(Reading text)

I must compliment you if you have read this far. For I am done. It is quite dark out, and the harvesters have quit: the equipment is still and silent and the cat is crying outside with hunger---my only companion during the quiet days alone on the farm is a feral cat. He/she is a large ginger stray that sits beneath the car and meows around five o’clock until I throw out a poor quality sausage or the remains of the chicken dinner we bought in Belle Plaine. Always all the food that I put out is consumed and the plates left clean.

PS. Here is the e-mail that gave rise to this reverie:

I am delighted to be able to tell you that the product of our MMSD history project is now out and available. This is a personal effort to talk about the Mining Minerals and Sustainable Development Project, why it was organized the way it was, the decisions and challenges we faced, and how and why we resolved them the way we did.

It has been subject to considerable review by people from a wide variety of perspectives, both at a workshop in Berlin at the Global Public Policy Institute, which managed and oversaw this project, and in interviews by Institute staff. The resulting report is: "Architecture for Change: An Account of the Mining, Minerals and Sustainable Development Project." Berlin: Global Public Policy Institute, 2006.

You can download a copy from the web site of the Global Public Policy Institute, http://www.globalpublicpolicy.net/ under the heading “Research.” The precise reference is http://www.globalpublicpolicy.net/index.php?id=281. The report is also available on the web site of the International Institute for Environment and Development, which hosted the Mining Minerals and Sustainable Development Project, http://www.iied.org/.

(End Reading text)

▸ Tasks:
[1] Retype part of the reading text word for word, starting at the words "I am delighted" and stopping after "Policy Institute, 2006.".
[2] According to the reading text, where was the workshop that reviewed the report held?
The items have nothing to do with this reading text.

(Data supplied)

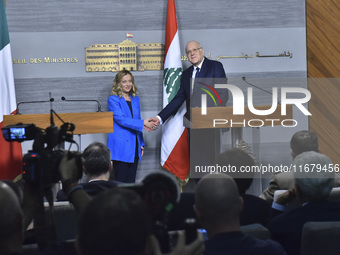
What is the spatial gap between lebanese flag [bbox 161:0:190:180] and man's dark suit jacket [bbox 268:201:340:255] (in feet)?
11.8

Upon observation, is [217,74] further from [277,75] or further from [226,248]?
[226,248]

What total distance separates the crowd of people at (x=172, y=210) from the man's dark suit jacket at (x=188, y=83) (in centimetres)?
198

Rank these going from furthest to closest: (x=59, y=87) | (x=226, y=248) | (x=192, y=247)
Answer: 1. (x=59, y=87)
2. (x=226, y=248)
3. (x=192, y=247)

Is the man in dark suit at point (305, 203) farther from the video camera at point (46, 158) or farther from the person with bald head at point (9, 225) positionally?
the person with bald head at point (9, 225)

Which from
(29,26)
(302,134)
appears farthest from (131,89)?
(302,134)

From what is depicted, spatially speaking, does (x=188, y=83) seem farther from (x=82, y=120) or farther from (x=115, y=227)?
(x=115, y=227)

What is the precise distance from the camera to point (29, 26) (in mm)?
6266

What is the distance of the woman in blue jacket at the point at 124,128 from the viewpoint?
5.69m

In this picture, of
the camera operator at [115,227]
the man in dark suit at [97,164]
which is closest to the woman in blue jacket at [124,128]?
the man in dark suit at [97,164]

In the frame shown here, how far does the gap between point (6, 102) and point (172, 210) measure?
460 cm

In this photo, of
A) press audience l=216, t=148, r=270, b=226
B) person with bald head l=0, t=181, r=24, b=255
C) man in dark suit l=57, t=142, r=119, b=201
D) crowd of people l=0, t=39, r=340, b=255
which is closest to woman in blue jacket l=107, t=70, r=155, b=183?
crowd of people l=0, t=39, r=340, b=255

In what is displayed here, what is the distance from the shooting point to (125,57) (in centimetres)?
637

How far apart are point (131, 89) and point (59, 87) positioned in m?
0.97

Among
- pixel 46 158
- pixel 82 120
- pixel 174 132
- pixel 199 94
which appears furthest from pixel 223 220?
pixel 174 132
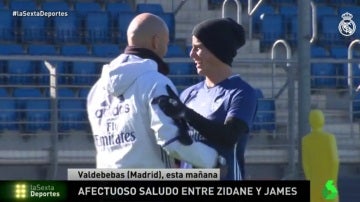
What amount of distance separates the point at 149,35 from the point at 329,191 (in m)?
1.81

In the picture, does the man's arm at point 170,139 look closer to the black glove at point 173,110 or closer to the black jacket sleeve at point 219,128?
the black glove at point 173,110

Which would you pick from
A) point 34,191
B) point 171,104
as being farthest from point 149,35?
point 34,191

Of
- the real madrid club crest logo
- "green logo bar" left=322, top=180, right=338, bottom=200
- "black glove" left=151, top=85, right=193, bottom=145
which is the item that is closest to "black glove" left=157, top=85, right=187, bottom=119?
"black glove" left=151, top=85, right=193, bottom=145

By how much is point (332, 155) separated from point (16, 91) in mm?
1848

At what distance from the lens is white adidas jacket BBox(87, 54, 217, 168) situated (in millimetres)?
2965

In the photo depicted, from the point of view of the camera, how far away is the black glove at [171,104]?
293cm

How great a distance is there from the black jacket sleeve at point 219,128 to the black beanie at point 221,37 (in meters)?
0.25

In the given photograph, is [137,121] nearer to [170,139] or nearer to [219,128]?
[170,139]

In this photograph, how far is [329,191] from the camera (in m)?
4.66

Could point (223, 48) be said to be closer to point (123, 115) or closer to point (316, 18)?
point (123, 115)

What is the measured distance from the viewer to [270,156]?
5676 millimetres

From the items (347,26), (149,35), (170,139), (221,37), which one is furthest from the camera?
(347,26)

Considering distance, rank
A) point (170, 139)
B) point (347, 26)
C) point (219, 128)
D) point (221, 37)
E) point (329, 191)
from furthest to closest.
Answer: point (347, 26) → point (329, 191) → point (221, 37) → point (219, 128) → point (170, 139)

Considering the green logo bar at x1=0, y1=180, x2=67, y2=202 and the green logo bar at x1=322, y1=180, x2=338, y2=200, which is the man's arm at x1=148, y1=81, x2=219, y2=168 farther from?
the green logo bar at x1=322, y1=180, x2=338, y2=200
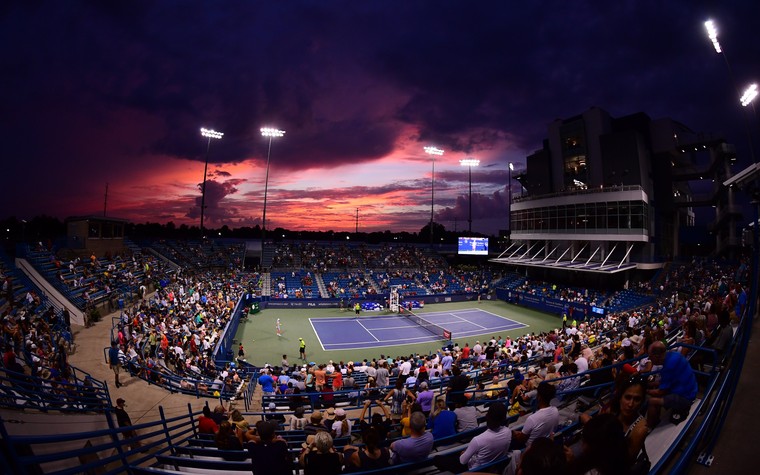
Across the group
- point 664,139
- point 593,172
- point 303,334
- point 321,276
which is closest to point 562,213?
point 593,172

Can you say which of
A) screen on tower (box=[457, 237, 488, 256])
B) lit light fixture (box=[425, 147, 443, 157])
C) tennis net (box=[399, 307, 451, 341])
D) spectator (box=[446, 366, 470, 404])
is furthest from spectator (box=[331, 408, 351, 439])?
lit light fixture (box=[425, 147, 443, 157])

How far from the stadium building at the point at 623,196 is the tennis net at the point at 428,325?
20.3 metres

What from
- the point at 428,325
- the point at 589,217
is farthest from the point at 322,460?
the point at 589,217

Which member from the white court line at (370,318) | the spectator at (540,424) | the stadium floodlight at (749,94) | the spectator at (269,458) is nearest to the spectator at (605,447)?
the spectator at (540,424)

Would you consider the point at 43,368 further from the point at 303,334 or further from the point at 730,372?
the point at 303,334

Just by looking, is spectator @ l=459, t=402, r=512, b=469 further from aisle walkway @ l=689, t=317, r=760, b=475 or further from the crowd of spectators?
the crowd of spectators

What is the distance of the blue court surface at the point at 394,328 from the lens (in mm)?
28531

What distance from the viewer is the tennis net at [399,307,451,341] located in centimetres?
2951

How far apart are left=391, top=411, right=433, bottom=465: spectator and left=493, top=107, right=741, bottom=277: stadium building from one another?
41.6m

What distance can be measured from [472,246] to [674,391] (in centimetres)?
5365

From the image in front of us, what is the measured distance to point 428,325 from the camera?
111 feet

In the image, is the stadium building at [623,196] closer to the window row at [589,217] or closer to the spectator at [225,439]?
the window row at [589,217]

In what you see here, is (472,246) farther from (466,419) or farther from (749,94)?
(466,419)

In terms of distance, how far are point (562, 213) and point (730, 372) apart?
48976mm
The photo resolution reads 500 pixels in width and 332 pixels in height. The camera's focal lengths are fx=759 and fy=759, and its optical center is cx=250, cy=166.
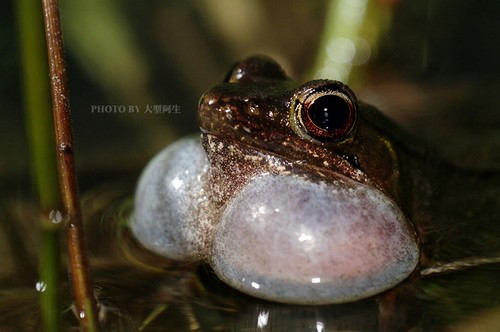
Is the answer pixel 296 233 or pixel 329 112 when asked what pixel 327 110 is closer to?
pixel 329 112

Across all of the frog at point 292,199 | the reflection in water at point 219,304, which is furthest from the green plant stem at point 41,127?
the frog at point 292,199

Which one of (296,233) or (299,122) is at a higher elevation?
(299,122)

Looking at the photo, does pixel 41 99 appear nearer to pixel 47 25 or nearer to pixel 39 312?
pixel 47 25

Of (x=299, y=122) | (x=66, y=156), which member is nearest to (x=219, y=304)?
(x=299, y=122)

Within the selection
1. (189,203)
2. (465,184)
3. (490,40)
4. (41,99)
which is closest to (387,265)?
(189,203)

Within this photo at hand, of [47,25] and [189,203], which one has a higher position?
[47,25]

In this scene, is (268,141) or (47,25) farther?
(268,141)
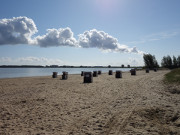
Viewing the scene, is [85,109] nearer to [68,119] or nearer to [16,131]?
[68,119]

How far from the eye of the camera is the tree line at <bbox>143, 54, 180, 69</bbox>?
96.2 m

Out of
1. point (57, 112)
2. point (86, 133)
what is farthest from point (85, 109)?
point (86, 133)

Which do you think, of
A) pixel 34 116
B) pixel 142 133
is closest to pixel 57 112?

(End Data supplied)

▸ Answers to the exercises:
[1]
I am delighted to be able to tell you that the product of our MMSD history project is now out and available. This is a personal effort to talk about the Mining Minerals and Sustainable Development Project, why it was organized the way it was, the decisions and challenges we faced, and how and why we resolved them the way we did.

It has been subject to considerable review by people from a wide variety of perspectives, both at a workshop in Berlin at the Global Public Policy Institute, which managed and oversaw this project, and in interviews by Institute staff. The resulting report is: "Architecture for Change: An Account of the Mining, Minerals and Sustainable Development Project." Berlin: Global Public Policy Institute, 2006.

[2] At the Global Public Policy Institute in Berlin.